Re: Unicode->ASCII approximate conversion

From: jon@hackcraft.net
Date: Fri Dec 19 2003 - 07:13:17 EST

  • Next message: Jungshik Shin: "Re: Unicode->ASCII approximate conversion"

    Quoting Hallvard B Furuseth <h.b.furuseth@usit.uio.no>:

    > I need a function which converts Latin Unicode characters to the closest
    > equivalent ASCII characters, e.g. "é" -> "e".
    >
    > Before I reinvent the wheel, does any public domain or GPL code for this
    > already exist?
    >
    > If not,
    > for the most part I expect I can make the mapping from the character
    > names, e.g. ignore 'WITH ACUTE' in 'LATIN CAPITAL LETTER O WITH ACUTE'
    > in <ftp://ftp.unicode.org/Public/UNIDATA/UnicodeData.txt>.
    > Punctuation and other non-letters will be worse, but they are less
    > important to me anyway.
    >

    1. Produce the NFD normalisation of the text.
    2. Remove all characters with a non-zero combining class.
━━━━━━━━━━━━━━━━━━━━
In the mailing list reply about Unicode to ASCII conversion, copy the passage between "Quoting Hallvard B" and "to me anyway.", inclusive, word for word.

Scene question records:
━━━━━━━━━━━━━━━━━━━━
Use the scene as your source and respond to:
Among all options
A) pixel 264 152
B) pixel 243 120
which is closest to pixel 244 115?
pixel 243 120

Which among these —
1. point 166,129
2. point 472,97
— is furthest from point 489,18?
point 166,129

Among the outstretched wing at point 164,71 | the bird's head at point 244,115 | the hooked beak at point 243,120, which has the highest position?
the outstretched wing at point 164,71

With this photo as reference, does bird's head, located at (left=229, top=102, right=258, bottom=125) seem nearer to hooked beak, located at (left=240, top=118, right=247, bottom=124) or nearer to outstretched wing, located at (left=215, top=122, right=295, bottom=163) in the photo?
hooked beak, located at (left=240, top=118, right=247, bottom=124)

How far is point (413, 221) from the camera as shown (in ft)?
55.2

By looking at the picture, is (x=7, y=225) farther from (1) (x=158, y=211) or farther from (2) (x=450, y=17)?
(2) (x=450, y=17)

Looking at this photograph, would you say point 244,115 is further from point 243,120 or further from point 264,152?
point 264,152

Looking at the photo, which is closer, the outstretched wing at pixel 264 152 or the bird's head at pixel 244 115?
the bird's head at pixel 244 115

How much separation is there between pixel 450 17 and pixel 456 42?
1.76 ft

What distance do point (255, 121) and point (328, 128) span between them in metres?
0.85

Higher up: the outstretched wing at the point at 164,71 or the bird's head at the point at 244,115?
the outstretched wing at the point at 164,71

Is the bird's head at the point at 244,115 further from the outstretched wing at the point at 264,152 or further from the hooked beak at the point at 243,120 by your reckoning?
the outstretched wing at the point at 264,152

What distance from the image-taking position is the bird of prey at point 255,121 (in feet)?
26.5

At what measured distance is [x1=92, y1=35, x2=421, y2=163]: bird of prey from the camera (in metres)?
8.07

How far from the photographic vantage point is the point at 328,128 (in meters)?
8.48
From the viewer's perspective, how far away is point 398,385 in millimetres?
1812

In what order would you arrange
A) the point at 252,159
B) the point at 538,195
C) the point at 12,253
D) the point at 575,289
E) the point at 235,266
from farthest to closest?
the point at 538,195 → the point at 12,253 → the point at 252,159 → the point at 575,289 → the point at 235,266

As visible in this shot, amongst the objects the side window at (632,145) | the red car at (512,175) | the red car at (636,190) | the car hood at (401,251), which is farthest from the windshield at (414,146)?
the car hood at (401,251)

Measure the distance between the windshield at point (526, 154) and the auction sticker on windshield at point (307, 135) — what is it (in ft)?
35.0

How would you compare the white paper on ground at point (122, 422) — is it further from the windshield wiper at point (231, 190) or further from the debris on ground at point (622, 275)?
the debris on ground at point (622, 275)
━━━━━━━━━━━━━━━━━━━━
RESPONSE:
Quoting Hallvard B Furuseth <h.b.furuseth@usit.uio.no>:

    > I need a function which converts Latin Unicode characters to the closest
    > equivalent ASCII characters, e.g. "é" -> "e".
    >
    > Before I reinvent the wheel, does any public domain or GPL code for this
    > already exist?
    >
    > If not,
    > for the most part I expect I can make the mapping from the character
    > names, e.g. ignore 'WITH ACUTE' in 'LATIN CAPITAL LETTER O WITH ACUTE'
    > in <ftp://ftp.unicode.org/Public/UNIDATA/UnicodeData.txt>.
    > Punctuation and other non-letters will be worse, but they are less
    > important to me anyway.